The following editorial appeared in today's Washington Post:
The Senate Finance Committee was told again the other day that after Congress ''restructured and reformed'' the Internal Revenue Service in 1998, enforcement actions by the agency sharply declined. Members who helped write the legislation expressed astonishment that their intentions could have been so thoroughly misunderstood. ''Just let me make the observation that there is nothing in the reform legislation that says the IRS is not to enforce our tax law,'' said Chairman William Roth, who led the attack on the agency that helped produce the bill. ''The fact is that we want to make sure that in enforcing the tax law and securing the revenue that we treat (the taxpayers) fairly and with due process. That's all. . . . ''
No doubt that's so, and it raises the question: How could the agency's employees have failed so miserably to appreciate what the mainly Republican sponsors of the restructuring had in mind?

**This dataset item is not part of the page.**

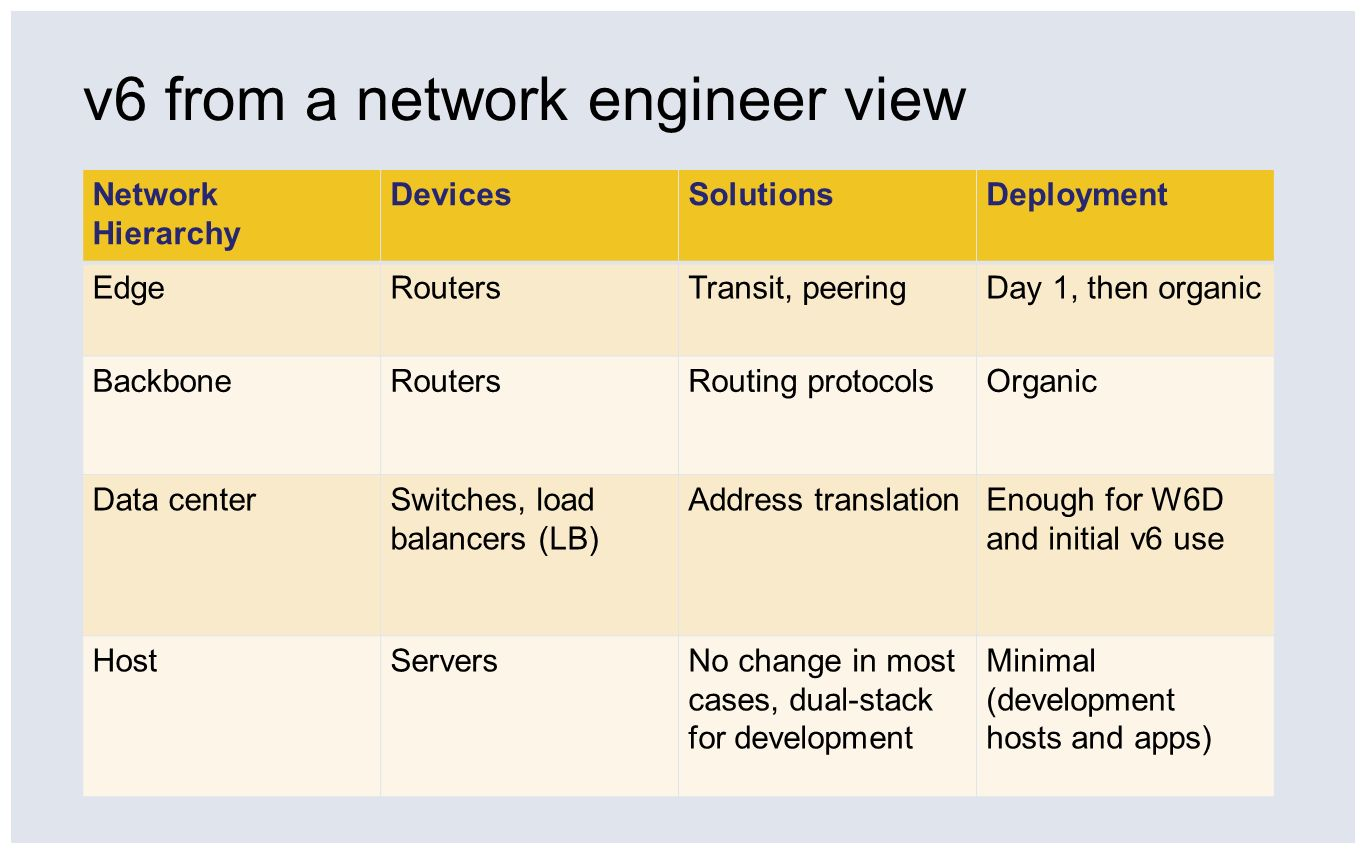 v6 from a network engineer view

How, for example, could they have failed to understand what Senate Majority Leader Trent Lott meant in the fund-raising letter he sent out in behalf of the Republican National Committee at the time? That's where Mr. Lott spoke of the ''monstrous IRS bureaucracy,'' its ''harassment of law-abiding taxpayers,'' its complicity in such acts as collecting ''inheritance taxes (that) are destroying family farms and small businesses.'' The letter concluded by asking the addressee to ''support the Republican National Committee in (its) campaign to, once and for all, end the IRS' reign of terror' . . . and stimulate our economy by letting YOU spend YOUR money as YOU see fit. . . . ''
Critics demonized the agency to suit their political purposes, imposed new restrictions on it, cowed it to some extent and now express surprise that their demagogic campaign had precisely the effect that they professed at the time was their intent. They can't have it both ways.

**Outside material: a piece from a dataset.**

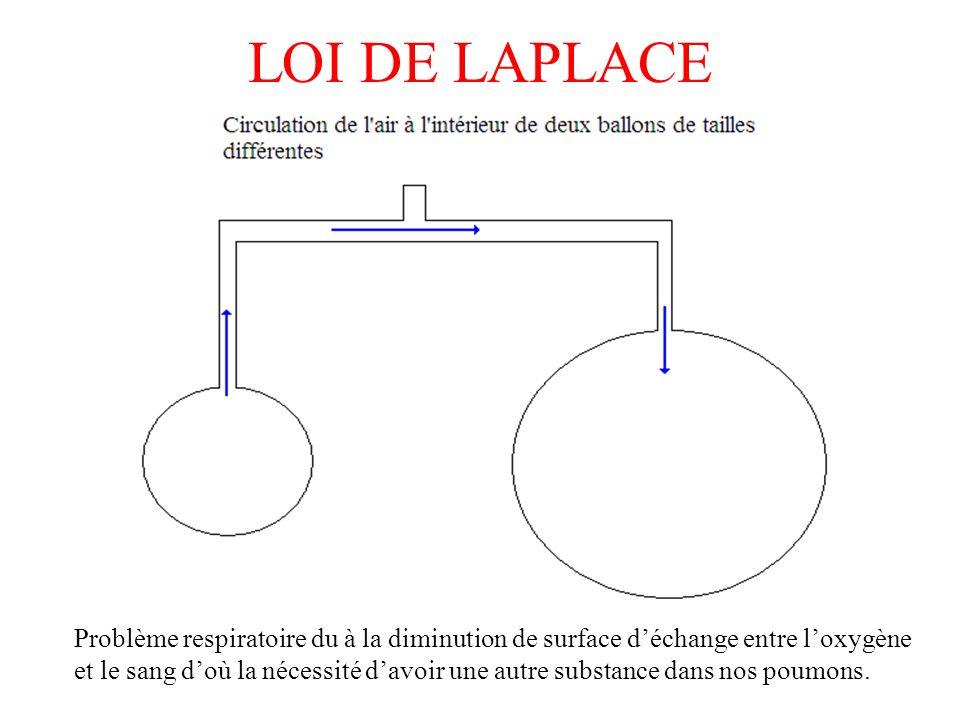 LOI DE LAPLACE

The IRS was and is a troubled agency. A congressional panel led by Sen. Bob Kerrey and Rep. Rob Portman found after careful inquiry in 1997 that it suffered from serious organizational and management problems, was indeed guilty of occasional mistreatment of taxpayers and was badly in need of modernization. The legislation that Congress passed may be helping to achieve that.
The people who now run the IRS believe that they're in the process of restoring the balance between firmness and fairness that was lost a couple of years ago. We hope so.